President of the Legislative and Accountability Commission
- In office October 27, 2008 – July 21, 2009
- Preceded by: Himself (as President of the Ecuadorian Constituent Assembly)
- Succeeded by: Himself (as President of the National Assembly)

President of the Ecuadorian Constituent Assembly
- In office June 27, 2008 – October 27, 2008
- Preceded by: Alberto Acosta
- Succeeded by: Himself (as President of the Legislative and Accountability Commission)

Mayor of Cuenca
- In office August 10, 1996 – January 5, 2005
- Preceded by: Xavier Muñoz Chávez
- Succeeded by: Marcelo Cabrera Palacios

Personal details
- Born: 27 May 1952 (age 74) Cuenca, Ecuador
- Party: PAIS Alliance
- Spouse: Nelly Carvallo
- Education: University of Cuenca Complutense University of Madrid

= Fernando Cordero Cueva =

Ecuadorian politician and architect

Juan Fernando Cordero Cueva (born May 27, 1952) is an Ecuadorian politician and architect. He was the mayor of Cuenca between 1996 and 2005. He was also Member of the Ecuadorian Congress and President of the Ecuadorian Constituent Assembly in 2008. Between 2009 and 2013 he was President of the National Assembly. From September 2014 to March 2016 he was Minister of National Defence. He is also publicly known as Corcho Cordero.

==Career==
Cordero was born 1952 in Cuenca the son of Leonardo Cordero Vega and his wife, Beatriz Cueva Jaramillo. His maternal grandfather was the recognized politician Carlos Cueva Tamaríz.

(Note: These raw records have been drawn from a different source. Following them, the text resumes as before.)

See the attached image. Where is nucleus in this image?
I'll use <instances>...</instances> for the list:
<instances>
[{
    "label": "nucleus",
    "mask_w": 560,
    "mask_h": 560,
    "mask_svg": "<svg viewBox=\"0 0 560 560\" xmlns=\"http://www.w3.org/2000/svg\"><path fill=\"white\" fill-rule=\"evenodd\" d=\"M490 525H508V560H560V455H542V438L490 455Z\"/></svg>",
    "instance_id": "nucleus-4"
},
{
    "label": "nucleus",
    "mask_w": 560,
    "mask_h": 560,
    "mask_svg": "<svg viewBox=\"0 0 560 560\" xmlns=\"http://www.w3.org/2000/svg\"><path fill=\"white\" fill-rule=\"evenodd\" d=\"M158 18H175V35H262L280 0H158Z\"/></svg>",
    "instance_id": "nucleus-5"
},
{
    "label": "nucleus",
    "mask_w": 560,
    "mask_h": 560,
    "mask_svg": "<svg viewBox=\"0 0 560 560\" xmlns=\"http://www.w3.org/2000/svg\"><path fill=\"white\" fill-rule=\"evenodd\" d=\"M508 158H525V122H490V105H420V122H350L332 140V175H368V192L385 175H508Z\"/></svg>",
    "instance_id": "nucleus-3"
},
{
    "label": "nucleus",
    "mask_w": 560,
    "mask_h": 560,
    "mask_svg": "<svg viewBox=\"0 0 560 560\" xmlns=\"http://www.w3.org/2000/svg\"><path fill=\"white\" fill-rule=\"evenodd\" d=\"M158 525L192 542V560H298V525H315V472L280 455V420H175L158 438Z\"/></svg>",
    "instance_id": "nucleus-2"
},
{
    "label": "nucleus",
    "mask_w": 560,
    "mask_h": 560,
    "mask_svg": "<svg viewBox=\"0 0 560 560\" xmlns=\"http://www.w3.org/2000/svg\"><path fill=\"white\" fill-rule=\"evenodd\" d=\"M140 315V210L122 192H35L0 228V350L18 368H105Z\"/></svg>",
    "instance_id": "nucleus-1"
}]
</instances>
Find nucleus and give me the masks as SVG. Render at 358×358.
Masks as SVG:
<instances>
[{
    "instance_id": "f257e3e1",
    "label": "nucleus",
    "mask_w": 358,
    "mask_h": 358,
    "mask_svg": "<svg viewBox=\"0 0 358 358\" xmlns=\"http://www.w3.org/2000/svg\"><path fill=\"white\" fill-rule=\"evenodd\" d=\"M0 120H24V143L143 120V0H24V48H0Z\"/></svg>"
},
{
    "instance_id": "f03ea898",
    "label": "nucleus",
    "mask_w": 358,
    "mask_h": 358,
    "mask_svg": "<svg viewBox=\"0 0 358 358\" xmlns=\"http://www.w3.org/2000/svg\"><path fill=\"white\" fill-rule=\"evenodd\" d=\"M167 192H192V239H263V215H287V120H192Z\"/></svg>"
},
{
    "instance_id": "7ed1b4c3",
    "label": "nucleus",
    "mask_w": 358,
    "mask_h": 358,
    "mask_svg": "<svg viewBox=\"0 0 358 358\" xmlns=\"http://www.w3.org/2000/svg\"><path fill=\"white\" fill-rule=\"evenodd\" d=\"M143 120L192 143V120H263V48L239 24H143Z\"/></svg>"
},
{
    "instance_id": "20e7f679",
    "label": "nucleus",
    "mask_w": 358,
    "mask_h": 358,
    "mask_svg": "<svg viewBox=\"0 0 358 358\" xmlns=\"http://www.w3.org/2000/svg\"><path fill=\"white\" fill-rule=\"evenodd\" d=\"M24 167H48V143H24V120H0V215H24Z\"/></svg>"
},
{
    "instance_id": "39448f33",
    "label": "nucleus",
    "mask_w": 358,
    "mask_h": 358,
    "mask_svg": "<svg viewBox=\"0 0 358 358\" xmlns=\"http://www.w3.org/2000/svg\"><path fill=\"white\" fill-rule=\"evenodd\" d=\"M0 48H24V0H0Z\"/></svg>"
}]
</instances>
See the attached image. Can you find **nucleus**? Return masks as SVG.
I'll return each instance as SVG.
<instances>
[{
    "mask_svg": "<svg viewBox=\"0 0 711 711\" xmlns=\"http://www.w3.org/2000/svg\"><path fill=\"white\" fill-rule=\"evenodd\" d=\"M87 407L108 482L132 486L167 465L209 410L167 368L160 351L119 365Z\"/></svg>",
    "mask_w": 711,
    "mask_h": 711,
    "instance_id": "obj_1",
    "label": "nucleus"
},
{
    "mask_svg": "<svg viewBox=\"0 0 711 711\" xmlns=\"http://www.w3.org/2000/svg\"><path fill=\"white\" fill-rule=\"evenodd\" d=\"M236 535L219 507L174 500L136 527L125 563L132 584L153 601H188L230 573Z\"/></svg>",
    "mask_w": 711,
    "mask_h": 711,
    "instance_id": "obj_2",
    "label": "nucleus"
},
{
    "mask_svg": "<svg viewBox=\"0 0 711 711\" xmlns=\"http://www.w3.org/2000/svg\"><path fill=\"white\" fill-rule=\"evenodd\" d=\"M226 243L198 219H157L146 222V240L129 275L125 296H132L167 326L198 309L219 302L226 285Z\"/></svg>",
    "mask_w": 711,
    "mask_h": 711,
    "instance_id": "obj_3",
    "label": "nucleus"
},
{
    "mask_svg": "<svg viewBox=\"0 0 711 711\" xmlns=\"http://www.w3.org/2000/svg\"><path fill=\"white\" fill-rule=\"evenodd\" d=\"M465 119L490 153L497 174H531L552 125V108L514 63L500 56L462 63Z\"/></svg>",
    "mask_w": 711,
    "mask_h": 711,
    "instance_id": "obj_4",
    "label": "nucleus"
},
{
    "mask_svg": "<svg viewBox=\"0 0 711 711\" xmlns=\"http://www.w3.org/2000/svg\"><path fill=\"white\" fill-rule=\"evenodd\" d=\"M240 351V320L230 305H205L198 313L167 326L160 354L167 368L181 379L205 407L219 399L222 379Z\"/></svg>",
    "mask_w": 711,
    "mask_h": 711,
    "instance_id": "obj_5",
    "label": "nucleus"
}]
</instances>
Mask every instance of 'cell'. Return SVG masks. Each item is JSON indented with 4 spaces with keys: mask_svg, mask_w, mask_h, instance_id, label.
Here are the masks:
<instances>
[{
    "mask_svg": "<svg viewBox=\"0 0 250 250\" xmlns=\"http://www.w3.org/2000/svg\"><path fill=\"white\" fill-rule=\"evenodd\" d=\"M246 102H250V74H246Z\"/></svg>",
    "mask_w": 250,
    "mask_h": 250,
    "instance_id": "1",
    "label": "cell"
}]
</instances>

Cordero studied architecture at the University of Cuenca, of which he later served as dean in 1989–1991 and 1994–1996. He graduated 1975, absolved a post-gradual program in Brazil until 1977 and obtained later a Master's degree in Urbanism at the Complutense University of Madrid in 2007. He has been a professor at his alma mater since 1977 and has been involved in international architectural organizations such as Sociedad Interamericana de Planificación. He was elected mayor of Cuenca in 1996 and was reelected for a second term in 2000. As such he won 2004 a prize for the best work as mayor in Ecuador among 22 participants. 2006 Cueva was elected member of the Ecuadorian Congress as the most voted candidate in the country and 2007 of the Ecuadorian Constituent Assembly.

Cordero Cueva was later elected President of the National Assembly, and was appointed Minister of National Defense on September 26, 2014, a position he served through March 1, 2016. He succeeded María Fernanda Espinosa, and was himself succeeded by Ricardo Patiño.

Cordero Cueva is married to Nelly Carvallo and has three children.